Re: Poor performance when joining against inherited tables - Mailing list pgsql-performance

From Robert Haas
Subject Re: Poor performance when joining against inherited tables
Date
Msg-id BANLkTikkxy322Ws60X+nrLN5+su+DAsS7Q@mail.gmail.com
Whole thread Raw
In response to Re: Poor performance when joining against inherited tables  (Lucas Madar <madar@samsix.com>)
List pgsql-performance
On Wed, May 11, 2011 at 4:47 PM, Lucas Madar <madar@samsix.com> wrote:
> On 05/11/2011 09:38 AM, Robert Haas wrote:
>>>
>>> However, if I disable seqscan (set enable_seqscan=false), I get the
>>> following plan:
>>>
>>>  QUERY PLAN
>>> ------------
>>>  Hash Join  (cost=10001298843.53..290002337961.71 rows=8643757 width=506)
>>>   Hash Cond: (f.id = objects.id)

- [WHAT YOU WILL DO]
**a)** Answer the following questions about the mailing list message on joining against inherited tables:
(i) Which mailing list carried the message?
(ii) What command disabled sequential scans?
(iii) What hash condition does the query plan show?
**b)** Resume the mailing list message on joining against inherited tables, beginning after its final line.

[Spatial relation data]
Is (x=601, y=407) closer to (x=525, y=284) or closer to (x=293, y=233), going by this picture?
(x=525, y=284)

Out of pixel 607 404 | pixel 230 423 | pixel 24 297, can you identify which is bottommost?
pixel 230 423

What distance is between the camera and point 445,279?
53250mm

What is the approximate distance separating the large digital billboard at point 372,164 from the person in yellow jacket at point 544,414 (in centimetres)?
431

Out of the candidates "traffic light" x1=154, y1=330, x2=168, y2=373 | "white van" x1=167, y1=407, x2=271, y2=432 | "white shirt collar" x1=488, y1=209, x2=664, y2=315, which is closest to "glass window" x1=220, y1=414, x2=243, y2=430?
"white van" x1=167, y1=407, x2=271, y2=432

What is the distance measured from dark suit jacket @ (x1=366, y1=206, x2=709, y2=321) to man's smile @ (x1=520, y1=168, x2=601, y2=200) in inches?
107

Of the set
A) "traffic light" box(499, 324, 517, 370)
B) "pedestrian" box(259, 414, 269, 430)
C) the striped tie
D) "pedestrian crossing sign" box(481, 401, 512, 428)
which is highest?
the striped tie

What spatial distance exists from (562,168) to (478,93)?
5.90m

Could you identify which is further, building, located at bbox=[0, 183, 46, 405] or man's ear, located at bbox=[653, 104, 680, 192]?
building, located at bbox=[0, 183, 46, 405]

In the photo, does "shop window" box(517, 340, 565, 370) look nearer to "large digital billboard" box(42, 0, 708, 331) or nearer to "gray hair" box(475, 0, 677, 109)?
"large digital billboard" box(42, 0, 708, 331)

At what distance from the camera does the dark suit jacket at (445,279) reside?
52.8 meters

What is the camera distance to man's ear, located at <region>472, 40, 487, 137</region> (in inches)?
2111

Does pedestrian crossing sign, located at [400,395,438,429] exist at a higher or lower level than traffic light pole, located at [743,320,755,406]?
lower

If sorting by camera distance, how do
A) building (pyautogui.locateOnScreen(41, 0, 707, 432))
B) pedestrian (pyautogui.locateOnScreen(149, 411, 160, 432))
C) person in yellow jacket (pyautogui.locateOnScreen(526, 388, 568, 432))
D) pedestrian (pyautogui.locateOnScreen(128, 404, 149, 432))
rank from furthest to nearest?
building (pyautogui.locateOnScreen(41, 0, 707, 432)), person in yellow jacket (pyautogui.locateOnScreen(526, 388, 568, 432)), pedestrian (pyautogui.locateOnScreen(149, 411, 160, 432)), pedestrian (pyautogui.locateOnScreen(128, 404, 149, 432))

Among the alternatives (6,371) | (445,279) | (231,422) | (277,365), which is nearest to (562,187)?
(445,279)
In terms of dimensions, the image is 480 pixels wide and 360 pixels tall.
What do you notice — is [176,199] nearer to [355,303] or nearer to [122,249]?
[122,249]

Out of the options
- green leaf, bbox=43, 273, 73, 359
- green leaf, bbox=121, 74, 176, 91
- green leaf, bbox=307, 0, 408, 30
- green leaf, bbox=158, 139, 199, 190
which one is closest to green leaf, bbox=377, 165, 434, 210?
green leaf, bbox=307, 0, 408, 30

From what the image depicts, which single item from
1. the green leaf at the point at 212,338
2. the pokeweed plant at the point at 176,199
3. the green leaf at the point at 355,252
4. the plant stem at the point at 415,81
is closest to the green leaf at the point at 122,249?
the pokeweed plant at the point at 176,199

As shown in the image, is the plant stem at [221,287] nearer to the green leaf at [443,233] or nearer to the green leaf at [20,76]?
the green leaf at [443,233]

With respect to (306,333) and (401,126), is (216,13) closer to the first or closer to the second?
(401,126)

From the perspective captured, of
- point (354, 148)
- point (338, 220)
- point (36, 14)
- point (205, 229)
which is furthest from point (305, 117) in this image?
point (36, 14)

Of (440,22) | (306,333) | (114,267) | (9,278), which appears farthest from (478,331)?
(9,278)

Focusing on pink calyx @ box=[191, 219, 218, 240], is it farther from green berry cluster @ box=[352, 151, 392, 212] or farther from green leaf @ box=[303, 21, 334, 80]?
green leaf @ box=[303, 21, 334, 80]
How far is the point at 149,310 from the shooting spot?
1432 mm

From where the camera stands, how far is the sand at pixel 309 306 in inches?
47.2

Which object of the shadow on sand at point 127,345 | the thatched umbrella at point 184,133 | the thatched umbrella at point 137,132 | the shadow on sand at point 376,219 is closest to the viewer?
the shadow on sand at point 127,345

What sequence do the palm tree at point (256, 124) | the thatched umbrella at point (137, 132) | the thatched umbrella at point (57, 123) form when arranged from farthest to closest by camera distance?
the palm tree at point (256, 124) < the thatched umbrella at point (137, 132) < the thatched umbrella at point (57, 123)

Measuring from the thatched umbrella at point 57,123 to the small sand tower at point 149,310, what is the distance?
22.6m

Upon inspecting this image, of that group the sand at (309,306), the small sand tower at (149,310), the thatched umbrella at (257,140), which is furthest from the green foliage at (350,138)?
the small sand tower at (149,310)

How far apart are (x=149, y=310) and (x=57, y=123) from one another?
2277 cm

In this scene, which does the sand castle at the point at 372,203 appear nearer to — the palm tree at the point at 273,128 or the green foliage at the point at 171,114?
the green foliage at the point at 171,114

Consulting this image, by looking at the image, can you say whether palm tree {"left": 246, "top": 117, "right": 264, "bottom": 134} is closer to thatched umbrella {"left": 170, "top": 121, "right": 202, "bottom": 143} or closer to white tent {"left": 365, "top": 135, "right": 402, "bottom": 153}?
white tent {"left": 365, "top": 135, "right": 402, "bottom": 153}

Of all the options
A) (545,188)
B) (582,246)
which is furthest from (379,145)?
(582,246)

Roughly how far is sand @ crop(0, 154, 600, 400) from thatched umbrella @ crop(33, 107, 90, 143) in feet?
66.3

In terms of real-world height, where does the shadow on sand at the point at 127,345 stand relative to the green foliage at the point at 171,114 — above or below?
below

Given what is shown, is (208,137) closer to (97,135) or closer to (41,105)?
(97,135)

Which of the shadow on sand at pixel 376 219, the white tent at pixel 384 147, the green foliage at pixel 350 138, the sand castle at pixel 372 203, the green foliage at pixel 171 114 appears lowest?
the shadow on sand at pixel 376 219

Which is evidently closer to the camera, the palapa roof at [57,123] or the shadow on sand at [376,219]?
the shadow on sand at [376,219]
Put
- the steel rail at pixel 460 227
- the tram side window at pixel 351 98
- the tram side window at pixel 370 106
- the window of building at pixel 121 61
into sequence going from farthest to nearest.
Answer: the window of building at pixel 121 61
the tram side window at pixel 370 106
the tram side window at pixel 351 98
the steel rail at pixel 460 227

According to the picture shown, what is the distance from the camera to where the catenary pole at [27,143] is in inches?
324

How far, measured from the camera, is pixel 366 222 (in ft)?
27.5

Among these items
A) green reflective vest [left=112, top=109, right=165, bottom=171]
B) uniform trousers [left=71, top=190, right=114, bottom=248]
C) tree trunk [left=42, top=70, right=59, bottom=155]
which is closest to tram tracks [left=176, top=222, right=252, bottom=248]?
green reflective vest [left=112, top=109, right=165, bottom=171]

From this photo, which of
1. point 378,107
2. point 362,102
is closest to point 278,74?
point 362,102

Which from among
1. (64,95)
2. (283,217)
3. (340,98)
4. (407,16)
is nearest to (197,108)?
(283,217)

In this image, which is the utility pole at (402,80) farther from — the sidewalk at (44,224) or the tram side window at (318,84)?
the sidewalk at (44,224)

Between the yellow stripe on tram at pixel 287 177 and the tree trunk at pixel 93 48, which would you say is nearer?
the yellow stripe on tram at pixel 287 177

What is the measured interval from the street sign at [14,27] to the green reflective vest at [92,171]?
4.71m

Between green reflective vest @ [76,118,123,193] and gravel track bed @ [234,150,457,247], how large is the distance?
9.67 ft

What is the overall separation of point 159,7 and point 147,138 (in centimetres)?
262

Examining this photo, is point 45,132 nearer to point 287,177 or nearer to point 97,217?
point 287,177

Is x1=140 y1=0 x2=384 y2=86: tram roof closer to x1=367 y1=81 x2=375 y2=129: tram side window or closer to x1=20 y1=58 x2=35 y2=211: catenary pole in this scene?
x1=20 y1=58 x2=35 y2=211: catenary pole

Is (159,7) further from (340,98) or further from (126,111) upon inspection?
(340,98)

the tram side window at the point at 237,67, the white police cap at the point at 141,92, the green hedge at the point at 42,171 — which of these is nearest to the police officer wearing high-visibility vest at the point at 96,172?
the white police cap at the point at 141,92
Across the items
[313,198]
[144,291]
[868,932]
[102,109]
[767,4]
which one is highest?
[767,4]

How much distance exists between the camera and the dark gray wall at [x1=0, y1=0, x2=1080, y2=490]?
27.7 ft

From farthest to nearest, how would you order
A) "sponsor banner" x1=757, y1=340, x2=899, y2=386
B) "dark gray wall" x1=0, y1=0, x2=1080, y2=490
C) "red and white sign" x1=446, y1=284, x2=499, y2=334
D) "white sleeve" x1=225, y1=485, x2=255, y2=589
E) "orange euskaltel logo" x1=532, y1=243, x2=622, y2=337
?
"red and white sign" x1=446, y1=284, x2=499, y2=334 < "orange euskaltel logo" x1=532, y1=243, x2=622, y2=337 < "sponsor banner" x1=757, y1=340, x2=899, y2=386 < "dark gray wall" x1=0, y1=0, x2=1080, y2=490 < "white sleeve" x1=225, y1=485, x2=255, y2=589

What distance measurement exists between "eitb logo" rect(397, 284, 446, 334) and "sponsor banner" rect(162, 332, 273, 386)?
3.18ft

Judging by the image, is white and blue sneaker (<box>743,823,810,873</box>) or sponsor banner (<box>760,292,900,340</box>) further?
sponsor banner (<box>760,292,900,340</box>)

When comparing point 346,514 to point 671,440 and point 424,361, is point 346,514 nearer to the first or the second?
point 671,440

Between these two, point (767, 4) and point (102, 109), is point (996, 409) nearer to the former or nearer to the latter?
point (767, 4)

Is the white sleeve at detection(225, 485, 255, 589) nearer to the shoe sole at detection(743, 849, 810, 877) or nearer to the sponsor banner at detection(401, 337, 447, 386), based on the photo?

- [RESPONSE LIST]
**a)**
(i) pgsql-performance
(ii) set enable_seqscan=false
(iii) (f.id = objects.id)

**b)**
>>>   ->    Append  (cost=10000000000.00..290000536334.43 rows=8643757
>>> width=20)
>>>         ->    Seq Scan on item f  (cost=10000000000.00..10000000026.30
>>> rows=1630 width=20)
>>>         ->    Index Scan using xxx_pkey on itemXX f  (cost=0.00..10.60
>>> rows=90
>>> width=20)
>>>         ->    Index Scan using yyy_pkey on itemYY f  (cost=0.00..25.24
>>> rows=266 width=20)
>>>         ->    Index Scan using zzz_pkey on itemZZ f  (cost=0.00..9.28
>>> rows=2
>>> width=20)
>>>         ...
>>>   ->    Hash  (cost=999347.17..999347.17 rows=3941949 width=490)
>>>         ->    Index Scan using objects_pkey on objects
>>> (cost=0.00..999347.17
>>> rows=3941949 width=490)
>>>
>>> This seems like a much more sensible query plan.
>>
>> I don't think so.  Scanning the index to extract all the rows in a
>> table is typically going to be a lot slower than a sequential scan.
>>
>
> Compared to the previous query plan (omitted in this e-mail, in which the
> planner was scanning all the item tables sequentially), the second query is
> much more desirable. It takes about 12 seconds to complete, versus the other
> query which I canceled after six hours. However, what you propose seems to
> make even more sense.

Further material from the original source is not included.